Working in an unheated space sucks, but the variations in humidity can wreak havoc on untreated steel surfaces like table saws.


----------



## mathmonger (Dec 27, 2012)

I'm also in NJ. I have a 10 inch Dewalt miter saw. Cold doesn't bother it at all. It sits in my garage. It rides around in the back of my truck. It was sitting outside in that snow squall the other day. No issues. Super handy. Mine doesn't slide, but it does the vast majority of what I need. 

I don't even want a table saw. I guess you need one eventually if you want to build custom cabinets and stuff. But I'd definitely get the miter saw first.


----------



## SeniorSitizen (Sep 10, 2012)

I'd not like being without a table saw after having two for a few decades. But if one or the other of your question you can build a lot of things in a confined space if you; build a saw guide for your 6.5" portable circular saw then use that guide to build a portable miter saw table from a half sheet of cabinet grade plywood that stands on end in the garage for storage.
For cutting sheet goods your saw guide will make safer and better cuts than a table saw unless you have a table saw that requires about 10 percent of your garage area such as a commercial unit.

https://www.popularmechanics.com/home/tools/reviews/a3602/4283497/


----------



## DexterII (Jul 14, 2010)

There is crossover or whatever you want to call it, tasks that can be accomplished by either a table saw or a miter saw. But it's sort of like a wrench versus a socket set; sometimes either one will do the trick, sometimes one has a clear advantage over the other, and other times one or the other will not do the job at all. You mentioned precise cuts, but that's not a deciding factor because either one of them will provide that. Maybe I'm biased because I had a table saw for a lot of years before I had a miter saw, but, in my opinion, a table saw is the centerpiece of a workshop, and I would guess that I use my table saw quite a bit more often than a miter saw. But if you're placing trim in the house, building a deck, etc., the miter saw is clearly preferred. It's something that only you can decide, and I understand space, monetary, or other limitations, but think it through as best you can and I would bet that within a short amount of time you will come up against something where the one you didn't buy is the one that you really need for the task at hand. Whatever you do, don't cheat yourself by trying to stretch the capabilities of either one at the expense of personal safety.


----------



## Mystriss (Dec 26, 2018)

I'm not a pro or anything, but I hate using our table saw so much. Unless you've got a big table workbench thing then it's a pita to cut anything big, even with all the folding out-table stand things it sucks. 
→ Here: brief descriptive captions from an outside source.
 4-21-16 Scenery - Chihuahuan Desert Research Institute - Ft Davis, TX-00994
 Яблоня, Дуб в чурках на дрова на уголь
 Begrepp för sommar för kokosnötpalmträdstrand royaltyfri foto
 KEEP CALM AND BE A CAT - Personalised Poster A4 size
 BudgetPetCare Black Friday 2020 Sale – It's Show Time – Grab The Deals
For ply-sheets I'm opting for the circular saw with guide/track method ( https://www.amazon.com/dp/B073PGP96...olid=3PYR9SVGZGAKP&psc=1&ref_=lv_ov_lig_dp_it ) instead.
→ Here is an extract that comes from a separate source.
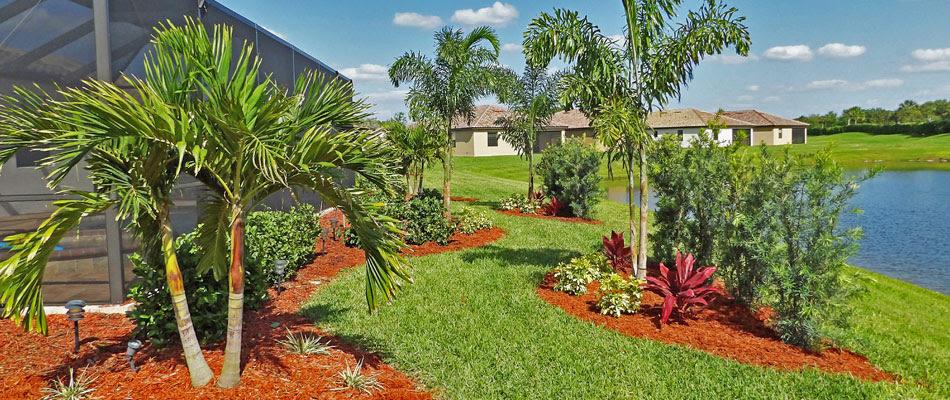 The 5 Most Popular Palm Trees In Bradenton Fl Three Seasons Blog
Though I do really, really, really want a sliding miter saw w/stand for smaller trim type stuff. I wanna make my own picture frames and shadow boxes so I can do wall art, plus finish carpentry type stuff around the house too. I have a regular miter saw that works great and doesn't take up much space though - if space is at a premium I'd probs stick with the non-sliding version as you can set that on anything, and with a few 2x4 height-spacer blocks on either side, work with even 12 foot sections of trim on the garage floor. (That's how I been doing trim right now.)


----------



## chandler48 (Jun 5, 2017)

Although a little pricey retail, I have used these tools for many years for jobsite tools. They fold up well and store on the trailer just right. Pawn shops can be your friend.
This is the table saw:
https://www.homedepot.com/p/RIDGID-...Portable-Table-Saw-with-Stand-R4513/100090444

This is the dual bevel sliding saw:
https://www.homedepot.com/p/RIDGID-...er-Saw-with-70-Miter-Capacity-R4210/301463268


Mounted on this gurney:
https://www.homedepot.com/p/RIDGID-...w-Stand-with-Mounting-Braces-AC9946/206992161


----------



## BigJim (Sep 2, 2008)

ktownskier said:


> The next tool I plan on getting is a track saw. I used one a couple of times and I am in lust with them.
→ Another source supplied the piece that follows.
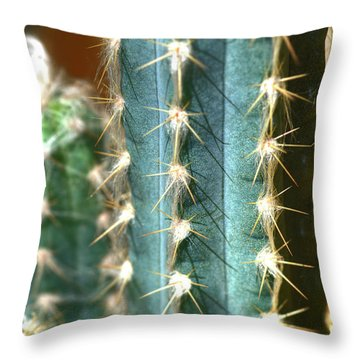 Throw Pillow featuring the photograph Cactus 3 by Jim and Emily Bush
I made my track saw and it works great. I went to a metal shop and had then bend a 6 inch wide X 100 inch long piece of aluminum with a lip that is bent to a 90 degree. The lip sticks up about 3/8 of an inch. I made a wooden shoe on the bottom of one of my circular saws and cut a slot just so it will fit over the lip of the aluminum rail I had made. I clamp the straight edge to a sheet of plywood and put the saw on the straight edge lip and let er rip.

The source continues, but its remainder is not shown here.